PROCESS: The 5oz. Espresso and Milk by Handsome Coffee
A Jute bag of Colombia Coffee, each containing approximately 150 lbs of beans.
Weighing out a specific batch size of the coffee that works best with our roaster, which in this case is 40 lbs.
Coffee arrives to us unroasted and green in color, it is the roasting process that turns the bean brown.
The batch of green coffee is dropped into the roaster and we monitor the roast profile by tracking temperature throughout the process. This helps keep us informed on the heat and airflow.
By pulling out the trier periodically throughout the roast we can visually evaluate the coffee’s progress via changes in color.
Once the coffee is at the end of the roast, the door is opened allowing the beans to spill down into the cooling tray. Roast times vary between 12 and 14 minutes.
The coffee is then stirred in a tray while a fan beneath it draws cool air through. Without this rapid cool down the beans would continue to roast.
Our Scout’s Honor Espresso Blend is a combination of two coffees, the Los Naranjos and the Abakundakawa. These are blended together only after they have been roasted.
The coffee bar is separated from the roasting room by a 13 foot tall glass and steel wall. The two still feel very connected. This is where the drink making magic happens.
We only use a coffee for espresso within a certain range of days after roast (6-12 days). This time frame provides the best product.
We also allow different bags of the same coffee to “rest” together in a larger bin. This helps them to all equalize and react more consistently when extracted.
The coffee is loaded into the hopper of the espresso grinder.
We conduct hourly cleanings of the espresso machine all day long to make sure there are no “off” flavors that develop from coffee oils lingering in the high heat environment.

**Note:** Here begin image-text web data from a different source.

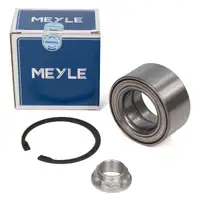 MEYLE 3147500000 Radlager Satz BMW 1er E81-88 3er E46 E90-93 Z3 Z4 hinten 33416762317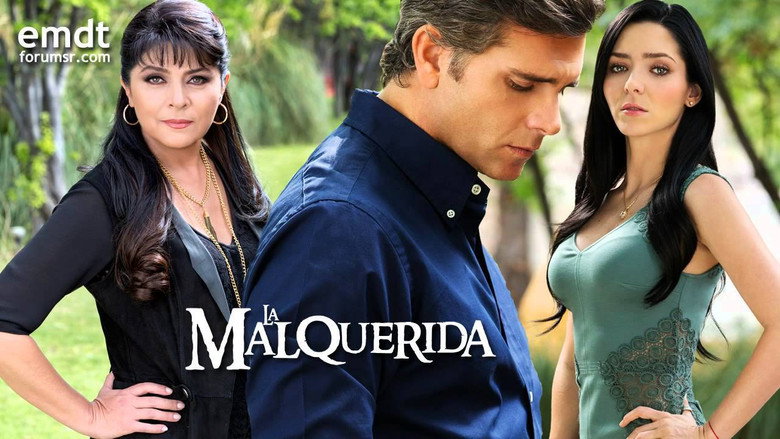 La Malquerida still 1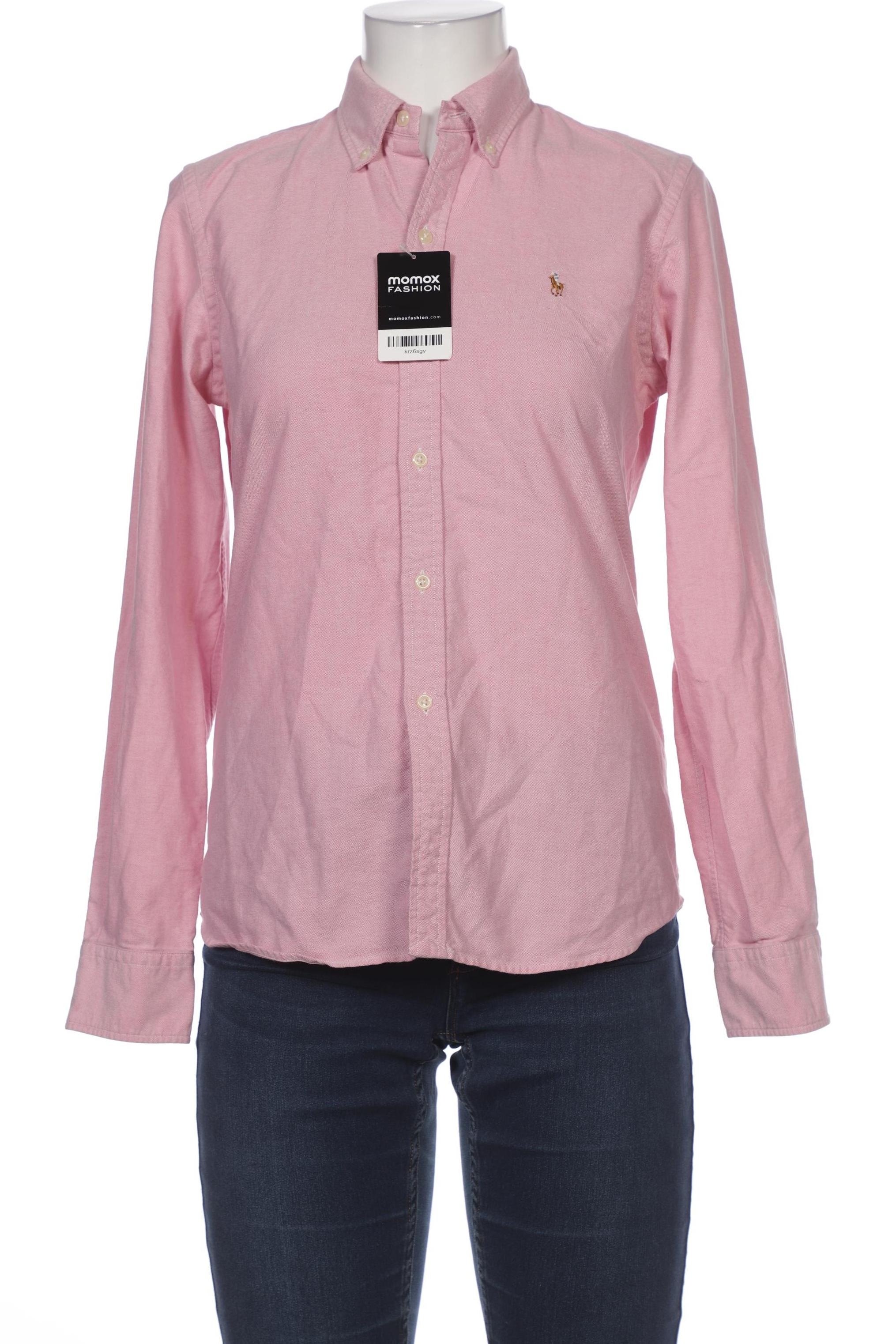 

Polo Ralph Lauren Damen Bluse, pink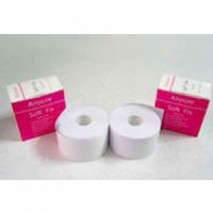CS Hypoallergenic Soft fixation Surgical Tape with Paper Liner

Coffee is ground fresh to order in a clean and dry portafilter. Great care is taken to make sure the weight of the serving is precisely 18 grams and it is evenly distributed in the basket.
The coffee is then gently and evenly tamped (pressed down) into the basket of the portafilter.
The portafilter is then locked into the group head and the machine motor activated creating a high level of pressure (approximately 120 lbs) to push a stream of water at 200 degree Fahrenheit through the coffee.
The cup is placed atop a scale that measures down to the 1/10th of a gram allowing us to watch the weight of the shot to make sure it stays on track. We aim for 28 grams.
A proper amount of milk is measured out into a steaming pitcher.
The milk is then steamed in a fashion that creates a very fine texture of froth with a specific temperature that highlights the milk’s natural sweetness.
If the shot is good and the milk has achieved the proper texture you can then pour the milk into the espresso in a fashion that allows the barista to create patterns known as latte art.
These drinks are best enjoyed immediately and often… cheers.